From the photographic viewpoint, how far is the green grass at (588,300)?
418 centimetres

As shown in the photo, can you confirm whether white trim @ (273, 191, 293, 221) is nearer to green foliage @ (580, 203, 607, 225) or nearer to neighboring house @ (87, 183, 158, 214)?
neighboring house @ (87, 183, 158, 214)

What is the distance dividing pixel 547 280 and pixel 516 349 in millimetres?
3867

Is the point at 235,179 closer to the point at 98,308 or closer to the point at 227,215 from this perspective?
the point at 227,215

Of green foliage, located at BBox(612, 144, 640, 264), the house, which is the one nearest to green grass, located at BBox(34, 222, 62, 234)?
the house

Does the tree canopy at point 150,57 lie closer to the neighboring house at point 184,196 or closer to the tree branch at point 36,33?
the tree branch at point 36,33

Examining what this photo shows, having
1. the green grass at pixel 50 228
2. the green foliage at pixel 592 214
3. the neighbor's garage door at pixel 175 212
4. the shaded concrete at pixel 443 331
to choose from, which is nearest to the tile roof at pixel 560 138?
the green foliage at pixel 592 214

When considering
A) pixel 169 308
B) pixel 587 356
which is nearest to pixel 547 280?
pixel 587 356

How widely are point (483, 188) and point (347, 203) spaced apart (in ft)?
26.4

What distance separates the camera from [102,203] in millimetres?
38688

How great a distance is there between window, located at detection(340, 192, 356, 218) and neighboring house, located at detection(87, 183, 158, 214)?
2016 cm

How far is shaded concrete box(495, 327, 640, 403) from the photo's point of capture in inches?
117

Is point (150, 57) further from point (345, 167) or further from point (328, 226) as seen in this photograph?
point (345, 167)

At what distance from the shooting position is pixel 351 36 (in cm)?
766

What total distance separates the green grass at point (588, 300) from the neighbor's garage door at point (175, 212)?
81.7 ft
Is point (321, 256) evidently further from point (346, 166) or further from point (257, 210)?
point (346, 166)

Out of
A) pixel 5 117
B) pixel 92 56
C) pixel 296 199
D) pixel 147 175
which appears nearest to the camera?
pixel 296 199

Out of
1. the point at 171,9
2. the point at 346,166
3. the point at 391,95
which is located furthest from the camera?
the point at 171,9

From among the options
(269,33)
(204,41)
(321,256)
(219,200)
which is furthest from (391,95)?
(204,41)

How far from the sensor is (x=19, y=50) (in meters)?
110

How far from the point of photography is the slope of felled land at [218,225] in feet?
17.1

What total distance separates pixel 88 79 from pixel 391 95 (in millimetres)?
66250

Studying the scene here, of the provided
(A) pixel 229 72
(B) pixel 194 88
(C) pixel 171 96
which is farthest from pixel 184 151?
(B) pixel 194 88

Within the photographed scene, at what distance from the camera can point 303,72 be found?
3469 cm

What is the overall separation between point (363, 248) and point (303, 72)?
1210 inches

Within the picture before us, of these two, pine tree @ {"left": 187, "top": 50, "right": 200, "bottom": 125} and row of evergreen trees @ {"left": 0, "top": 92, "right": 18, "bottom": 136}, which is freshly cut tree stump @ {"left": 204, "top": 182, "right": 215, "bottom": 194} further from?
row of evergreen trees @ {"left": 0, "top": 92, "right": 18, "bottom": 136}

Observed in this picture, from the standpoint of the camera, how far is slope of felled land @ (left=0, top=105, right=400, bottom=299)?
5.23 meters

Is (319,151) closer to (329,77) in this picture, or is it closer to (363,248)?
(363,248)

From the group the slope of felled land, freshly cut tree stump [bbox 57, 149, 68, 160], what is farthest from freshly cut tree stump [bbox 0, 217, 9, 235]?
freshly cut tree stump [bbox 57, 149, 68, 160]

= What to work on =
Copy the lines above word for word.

= Output of the task =
From the photographic viewpoint, how far is the green grass at (588,300)?
418 centimetres

As shown in the photo, can you confirm whether white trim @ (273, 191, 293, 221) is nearer to green foliage @ (580, 203, 607, 225) or nearer to neighboring house @ (87, 183, 158, 214)?
neighboring house @ (87, 183, 158, 214)

What is the distance dividing pixel 547 280 and pixel 516 349 in millimetres?
3867

Is the point at 235,179 closer to the point at 98,308 or closer to the point at 227,215 from this perspective?
the point at 227,215

Of green foliage, located at BBox(612, 144, 640, 264), the house, which is the one nearest to green grass, located at BBox(34, 222, 62, 234)?
the house

Does the tree canopy at point 150,57 lie closer to the neighboring house at point 184,196 or closer to the tree branch at point 36,33?
the tree branch at point 36,33

Examining what this photo shows, having
1. the green grass at pixel 50 228
2. the green foliage at pixel 592 214
3. the neighbor's garage door at pixel 175 212
4. the shaded concrete at pixel 443 331
to choose from, which is nearest to the tile roof at pixel 560 138?
the green foliage at pixel 592 214

When considering
A) pixel 169 308
B) pixel 587 356
which is nearest to pixel 547 280?
pixel 587 356

How widely are point (483, 188) and point (347, 203) spaced apart (in ft)?
26.4

What distance separates the camera from [102,203] in millimetres?
38688

How great a distance is there between window, located at detection(340, 192, 356, 218) and neighboring house, located at detection(87, 183, 158, 214)?
2016 cm

How far is shaded concrete box(495, 327, 640, 403) from the photo's point of capture in inches?
117

Is point (150, 57) further from point (345, 167) or further from point (328, 226) as seen in this photograph?
point (345, 167)

At what distance from the shooting position is pixel 351 36 (in cm)?
766

What total distance separates the green grass at point (588, 300) from the neighbor's garage door at point (175, 212)?
81.7 ft
Is point (321, 256) evidently further from point (346, 166) or further from point (257, 210)?
point (346, 166)

Out of
A) pixel 5 117
B) pixel 92 56
C) pixel 296 199
D) pixel 147 175
which appears nearest to the camera?
pixel 296 199

Out of
1. the point at 171,9
2. the point at 346,166
3. the point at 391,95
which is located furthest from the camera?
the point at 171,9

From among the options
(269,33)
(204,41)
(321,256)
(219,200)
which is furthest from (391,95)?
(204,41)

How far from the sensor is (x=19, y=50) (in meters)?
110

How far from the point of photography is the slope of felled land at [218,225] in feet?
17.1

What total distance separates pixel 88 79 from pixel 391 95 (in millimetres)?
66250

Studying the scene here, of the provided
(A) pixel 229 72
(B) pixel 194 88
(C) pixel 171 96
which is farthest from pixel 184 151?
(B) pixel 194 88

Within the photographed scene, at what distance from the camera can point 303,72 be found?
3469 cm

What is the overall separation between point (363, 248) and point (303, 72)?
1210 inches

Within the picture before us, of these two, pine tree @ {"left": 187, "top": 50, "right": 200, "bottom": 125} and row of evergreen trees @ {"left": 0, "top": 92, "right": 18, "bottom": 136}, which is freshly cut tree stump @ {"left": 204, "top": 182, "right": 215, "bottom": 194} further from?
row of evergreen trees @ {"left": 0, "top": 92, "right": 18, "bottom": 136}

Observed in this picture, from the standpoint of the camera, how far is slope of felled land @ (left=0, top=105, right=400, bottom=299)?
5.23 meters

Is (319,151) closer to (329,77) in this picture, or is it closer to (363,248)?
(363,248)

From the group the slope of felled land, freshly cut tree stump [bbox 57, 149, 68, 160], what is farthest from freshly cut tree stump [bbox 0, 217, 9, 235]?
freshly cut tree stump [bbox 57, 149, 68, 160]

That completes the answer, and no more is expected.